◆ **TASK DESCRIPTION**:
Give the lines between the one containing "Of pixel 56" and the one containing "pixel 133 168, pixel", inclusive, as a numbered list, leaving out blank lines.

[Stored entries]
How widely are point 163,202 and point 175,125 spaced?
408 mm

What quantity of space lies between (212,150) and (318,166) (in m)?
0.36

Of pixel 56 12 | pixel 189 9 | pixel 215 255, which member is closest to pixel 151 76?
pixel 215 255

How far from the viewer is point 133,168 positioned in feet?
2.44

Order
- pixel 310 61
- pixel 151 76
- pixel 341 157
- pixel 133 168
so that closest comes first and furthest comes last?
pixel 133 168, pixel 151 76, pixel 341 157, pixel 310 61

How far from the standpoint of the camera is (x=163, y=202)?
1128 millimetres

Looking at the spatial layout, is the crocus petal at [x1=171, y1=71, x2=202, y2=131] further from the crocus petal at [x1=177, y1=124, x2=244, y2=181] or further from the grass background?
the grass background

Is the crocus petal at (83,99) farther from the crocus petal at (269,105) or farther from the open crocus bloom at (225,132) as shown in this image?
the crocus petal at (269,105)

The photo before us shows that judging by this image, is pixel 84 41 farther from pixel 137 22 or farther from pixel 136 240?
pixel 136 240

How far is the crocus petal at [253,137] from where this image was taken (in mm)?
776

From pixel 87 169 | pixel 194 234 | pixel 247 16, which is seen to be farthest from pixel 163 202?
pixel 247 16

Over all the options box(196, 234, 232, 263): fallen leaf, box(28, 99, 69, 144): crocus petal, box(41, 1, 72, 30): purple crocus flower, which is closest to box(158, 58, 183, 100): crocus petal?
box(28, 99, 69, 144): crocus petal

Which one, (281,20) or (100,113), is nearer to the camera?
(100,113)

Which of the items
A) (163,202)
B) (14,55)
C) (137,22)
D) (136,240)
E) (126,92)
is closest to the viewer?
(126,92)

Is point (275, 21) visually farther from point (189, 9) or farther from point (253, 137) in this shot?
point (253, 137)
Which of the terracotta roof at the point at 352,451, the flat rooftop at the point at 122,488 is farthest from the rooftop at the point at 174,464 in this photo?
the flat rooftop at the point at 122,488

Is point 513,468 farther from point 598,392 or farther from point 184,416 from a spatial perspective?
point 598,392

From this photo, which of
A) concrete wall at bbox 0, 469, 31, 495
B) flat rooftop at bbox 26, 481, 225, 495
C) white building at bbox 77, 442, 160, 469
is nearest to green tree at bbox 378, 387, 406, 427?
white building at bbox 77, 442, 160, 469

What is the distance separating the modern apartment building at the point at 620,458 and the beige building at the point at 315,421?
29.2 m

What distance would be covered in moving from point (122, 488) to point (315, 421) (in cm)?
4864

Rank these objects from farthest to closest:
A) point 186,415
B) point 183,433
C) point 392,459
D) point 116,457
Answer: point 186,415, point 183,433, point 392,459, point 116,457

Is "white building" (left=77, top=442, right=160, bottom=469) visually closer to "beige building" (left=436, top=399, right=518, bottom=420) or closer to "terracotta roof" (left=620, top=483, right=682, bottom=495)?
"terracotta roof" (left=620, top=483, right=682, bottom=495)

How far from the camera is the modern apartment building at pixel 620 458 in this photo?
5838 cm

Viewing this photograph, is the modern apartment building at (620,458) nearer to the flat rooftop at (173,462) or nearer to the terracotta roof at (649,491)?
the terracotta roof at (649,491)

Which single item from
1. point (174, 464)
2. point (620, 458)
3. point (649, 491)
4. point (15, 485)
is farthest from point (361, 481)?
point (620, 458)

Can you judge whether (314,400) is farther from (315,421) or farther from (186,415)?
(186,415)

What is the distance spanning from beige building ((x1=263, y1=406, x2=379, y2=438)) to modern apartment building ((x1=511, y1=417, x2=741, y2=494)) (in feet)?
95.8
* * *
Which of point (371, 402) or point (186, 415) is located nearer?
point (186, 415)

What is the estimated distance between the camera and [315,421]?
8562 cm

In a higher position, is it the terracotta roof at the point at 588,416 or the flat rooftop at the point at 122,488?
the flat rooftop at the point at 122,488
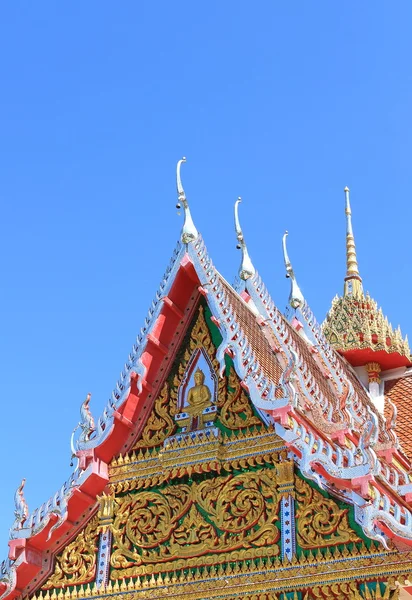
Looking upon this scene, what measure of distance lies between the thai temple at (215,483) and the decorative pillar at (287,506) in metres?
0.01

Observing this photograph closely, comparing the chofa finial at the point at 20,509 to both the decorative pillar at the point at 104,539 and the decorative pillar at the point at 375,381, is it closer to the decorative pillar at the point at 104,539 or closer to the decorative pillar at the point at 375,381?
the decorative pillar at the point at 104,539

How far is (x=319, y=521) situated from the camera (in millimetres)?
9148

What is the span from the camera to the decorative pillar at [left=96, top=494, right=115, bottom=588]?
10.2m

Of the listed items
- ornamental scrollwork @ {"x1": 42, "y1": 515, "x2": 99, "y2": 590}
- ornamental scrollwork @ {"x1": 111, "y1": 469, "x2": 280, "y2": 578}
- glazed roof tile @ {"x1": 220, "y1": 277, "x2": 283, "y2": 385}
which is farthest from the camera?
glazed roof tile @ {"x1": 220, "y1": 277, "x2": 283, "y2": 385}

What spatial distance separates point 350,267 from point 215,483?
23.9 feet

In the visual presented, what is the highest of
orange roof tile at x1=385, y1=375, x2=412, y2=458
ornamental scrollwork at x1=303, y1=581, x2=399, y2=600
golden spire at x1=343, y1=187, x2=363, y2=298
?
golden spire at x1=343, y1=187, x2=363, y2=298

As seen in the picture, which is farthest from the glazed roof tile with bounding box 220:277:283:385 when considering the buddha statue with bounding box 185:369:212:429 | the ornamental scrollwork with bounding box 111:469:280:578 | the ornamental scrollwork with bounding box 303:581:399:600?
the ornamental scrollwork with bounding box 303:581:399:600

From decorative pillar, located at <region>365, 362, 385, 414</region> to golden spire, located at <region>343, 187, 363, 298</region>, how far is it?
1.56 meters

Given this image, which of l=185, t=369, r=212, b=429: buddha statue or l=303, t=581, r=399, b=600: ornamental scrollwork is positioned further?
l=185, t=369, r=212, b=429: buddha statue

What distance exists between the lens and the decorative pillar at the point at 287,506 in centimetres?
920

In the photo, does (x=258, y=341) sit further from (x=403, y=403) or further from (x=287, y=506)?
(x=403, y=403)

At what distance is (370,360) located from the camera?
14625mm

◆ **CORRECT RESULT**:
1. Of pixel 56 12 | pixel 189 9 | pixel 215 255, which member is closest to pixel 151 76?
2. pixel 215 255
3. How far from the viewer is point 133,168 positioned in feet?
4. 2.44
5. Order
6. - pixel 310 61
7. - pixel 151 76
8. - pixel 341 157
9. - pixel 133 168
10. so that closest comes first and furthest comes last?
11. pixel 133 168, pixel 151 76, pixel 341 157, pixel 310 61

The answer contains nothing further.